--- Written problem ---
Pull out the lines from the one containing "In the direction" through the one containing "A: [492,155]", and copy them word for word.

(Spatial relation data)
↓↓↓

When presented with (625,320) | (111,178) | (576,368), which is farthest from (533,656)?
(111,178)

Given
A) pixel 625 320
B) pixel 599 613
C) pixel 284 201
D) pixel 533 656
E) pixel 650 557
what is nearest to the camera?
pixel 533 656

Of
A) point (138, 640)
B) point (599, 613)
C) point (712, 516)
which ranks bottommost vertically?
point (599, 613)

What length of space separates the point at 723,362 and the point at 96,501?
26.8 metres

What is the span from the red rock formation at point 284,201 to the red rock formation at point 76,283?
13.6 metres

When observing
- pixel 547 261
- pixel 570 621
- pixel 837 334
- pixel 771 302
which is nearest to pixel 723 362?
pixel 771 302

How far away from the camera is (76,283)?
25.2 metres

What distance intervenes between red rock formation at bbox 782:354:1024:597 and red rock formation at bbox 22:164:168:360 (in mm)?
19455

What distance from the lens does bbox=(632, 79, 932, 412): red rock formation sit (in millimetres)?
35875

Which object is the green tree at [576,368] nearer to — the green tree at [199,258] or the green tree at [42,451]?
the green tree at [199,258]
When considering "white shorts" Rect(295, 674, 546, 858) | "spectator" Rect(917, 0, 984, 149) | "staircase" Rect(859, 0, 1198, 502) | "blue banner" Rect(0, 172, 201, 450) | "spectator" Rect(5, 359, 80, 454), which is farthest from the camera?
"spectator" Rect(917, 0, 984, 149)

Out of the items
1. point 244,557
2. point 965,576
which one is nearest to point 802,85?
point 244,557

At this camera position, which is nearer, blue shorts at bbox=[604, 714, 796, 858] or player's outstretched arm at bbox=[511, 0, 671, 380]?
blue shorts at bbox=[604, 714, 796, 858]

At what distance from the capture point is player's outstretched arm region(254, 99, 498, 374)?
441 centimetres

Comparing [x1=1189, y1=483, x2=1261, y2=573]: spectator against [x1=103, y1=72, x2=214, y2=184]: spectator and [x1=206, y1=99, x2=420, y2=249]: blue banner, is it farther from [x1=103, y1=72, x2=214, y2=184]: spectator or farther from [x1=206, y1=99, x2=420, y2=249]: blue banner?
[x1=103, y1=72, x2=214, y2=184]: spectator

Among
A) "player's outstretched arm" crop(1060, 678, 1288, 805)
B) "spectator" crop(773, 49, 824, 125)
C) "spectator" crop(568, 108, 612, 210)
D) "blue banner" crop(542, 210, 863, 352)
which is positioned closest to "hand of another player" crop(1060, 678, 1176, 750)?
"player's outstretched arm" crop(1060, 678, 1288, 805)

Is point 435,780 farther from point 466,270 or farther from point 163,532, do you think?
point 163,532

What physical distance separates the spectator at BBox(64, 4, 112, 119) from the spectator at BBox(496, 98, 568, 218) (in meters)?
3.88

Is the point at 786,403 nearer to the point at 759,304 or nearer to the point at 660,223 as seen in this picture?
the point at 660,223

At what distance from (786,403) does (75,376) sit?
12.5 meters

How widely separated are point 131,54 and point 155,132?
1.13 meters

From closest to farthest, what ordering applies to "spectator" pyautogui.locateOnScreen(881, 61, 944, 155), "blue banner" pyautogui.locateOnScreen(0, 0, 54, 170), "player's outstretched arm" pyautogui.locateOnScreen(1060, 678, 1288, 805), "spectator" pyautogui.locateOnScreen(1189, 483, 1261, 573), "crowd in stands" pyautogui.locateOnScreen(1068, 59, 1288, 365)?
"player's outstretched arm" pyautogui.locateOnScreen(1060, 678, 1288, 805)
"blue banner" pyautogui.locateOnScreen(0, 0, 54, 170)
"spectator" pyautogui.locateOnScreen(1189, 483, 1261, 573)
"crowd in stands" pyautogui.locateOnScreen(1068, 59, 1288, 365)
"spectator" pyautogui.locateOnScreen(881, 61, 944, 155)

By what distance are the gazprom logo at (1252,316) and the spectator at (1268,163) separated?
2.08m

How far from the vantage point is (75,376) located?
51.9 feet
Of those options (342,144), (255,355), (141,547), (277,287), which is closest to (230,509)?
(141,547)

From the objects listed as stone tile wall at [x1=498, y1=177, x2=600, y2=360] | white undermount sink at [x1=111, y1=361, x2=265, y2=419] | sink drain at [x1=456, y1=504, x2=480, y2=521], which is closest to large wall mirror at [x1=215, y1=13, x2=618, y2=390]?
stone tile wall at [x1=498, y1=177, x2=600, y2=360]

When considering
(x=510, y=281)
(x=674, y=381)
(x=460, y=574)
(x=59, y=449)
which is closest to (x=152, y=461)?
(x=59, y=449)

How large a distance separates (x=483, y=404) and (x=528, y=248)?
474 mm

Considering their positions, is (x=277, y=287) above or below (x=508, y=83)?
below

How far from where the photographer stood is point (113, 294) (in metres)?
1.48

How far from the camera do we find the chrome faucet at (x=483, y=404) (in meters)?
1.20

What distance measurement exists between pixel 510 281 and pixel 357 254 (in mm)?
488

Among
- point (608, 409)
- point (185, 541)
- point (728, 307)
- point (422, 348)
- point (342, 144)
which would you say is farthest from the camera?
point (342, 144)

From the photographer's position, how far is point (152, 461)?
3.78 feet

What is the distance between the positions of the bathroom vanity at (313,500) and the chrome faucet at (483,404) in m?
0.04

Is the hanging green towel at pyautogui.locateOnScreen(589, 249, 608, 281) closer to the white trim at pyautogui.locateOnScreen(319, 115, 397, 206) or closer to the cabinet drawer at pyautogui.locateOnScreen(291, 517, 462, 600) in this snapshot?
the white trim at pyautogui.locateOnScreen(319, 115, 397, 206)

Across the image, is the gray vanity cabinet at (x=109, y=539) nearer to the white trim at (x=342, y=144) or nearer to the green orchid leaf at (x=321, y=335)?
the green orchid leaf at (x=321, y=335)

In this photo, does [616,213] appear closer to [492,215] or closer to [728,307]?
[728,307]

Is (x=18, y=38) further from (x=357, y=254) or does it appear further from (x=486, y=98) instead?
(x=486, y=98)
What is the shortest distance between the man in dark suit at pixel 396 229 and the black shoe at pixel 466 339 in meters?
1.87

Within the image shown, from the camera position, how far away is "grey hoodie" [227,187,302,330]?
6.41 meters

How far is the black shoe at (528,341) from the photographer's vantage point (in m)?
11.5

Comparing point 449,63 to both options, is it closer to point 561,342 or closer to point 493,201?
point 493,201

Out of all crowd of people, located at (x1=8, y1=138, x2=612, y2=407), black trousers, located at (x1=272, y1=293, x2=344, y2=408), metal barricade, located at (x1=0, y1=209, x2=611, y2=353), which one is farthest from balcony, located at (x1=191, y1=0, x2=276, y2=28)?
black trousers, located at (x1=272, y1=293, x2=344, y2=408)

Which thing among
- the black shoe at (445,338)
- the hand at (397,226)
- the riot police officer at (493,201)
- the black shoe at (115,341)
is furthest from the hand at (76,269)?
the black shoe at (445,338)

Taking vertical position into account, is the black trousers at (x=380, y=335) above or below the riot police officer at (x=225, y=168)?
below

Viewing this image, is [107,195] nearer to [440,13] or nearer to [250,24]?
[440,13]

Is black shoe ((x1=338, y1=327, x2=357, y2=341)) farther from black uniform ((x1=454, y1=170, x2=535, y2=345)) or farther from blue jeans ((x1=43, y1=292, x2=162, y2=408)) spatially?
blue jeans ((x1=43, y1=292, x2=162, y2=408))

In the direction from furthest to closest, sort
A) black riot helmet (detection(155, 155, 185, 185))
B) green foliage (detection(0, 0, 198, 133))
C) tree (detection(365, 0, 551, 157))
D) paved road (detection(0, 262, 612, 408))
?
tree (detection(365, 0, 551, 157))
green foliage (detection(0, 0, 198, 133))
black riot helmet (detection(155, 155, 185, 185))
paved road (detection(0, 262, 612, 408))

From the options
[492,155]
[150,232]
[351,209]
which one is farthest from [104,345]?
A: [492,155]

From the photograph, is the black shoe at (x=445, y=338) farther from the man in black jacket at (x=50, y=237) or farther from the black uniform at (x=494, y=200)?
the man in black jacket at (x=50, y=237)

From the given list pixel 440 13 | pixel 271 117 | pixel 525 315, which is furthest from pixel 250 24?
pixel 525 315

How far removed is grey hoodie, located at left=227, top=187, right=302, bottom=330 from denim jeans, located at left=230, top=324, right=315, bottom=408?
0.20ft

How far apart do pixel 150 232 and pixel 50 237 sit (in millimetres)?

↑↑↑

--- Solution for this problem ---
In the direction from furthest to closest, sort
A) black riot helmet (detection(155, 155, 185, 185))
B) green foliage (detection(0, 0, 198, 133))
C) tree (detection(365, 0, 551, 157))
D) paved road (detection(0, 262, 612, 408))
?
tree (detection(365, 0, 551, 157))
green foliage (detection(0, 0, 198, 133))
black riot helmet (detection(155, 155, 185, 185))
paved road (detection(0, 262, 612, 408))

From the options
[492,155]
[150,232]
[351,209]
which one is farthest from [104,345]?
A: [492,155]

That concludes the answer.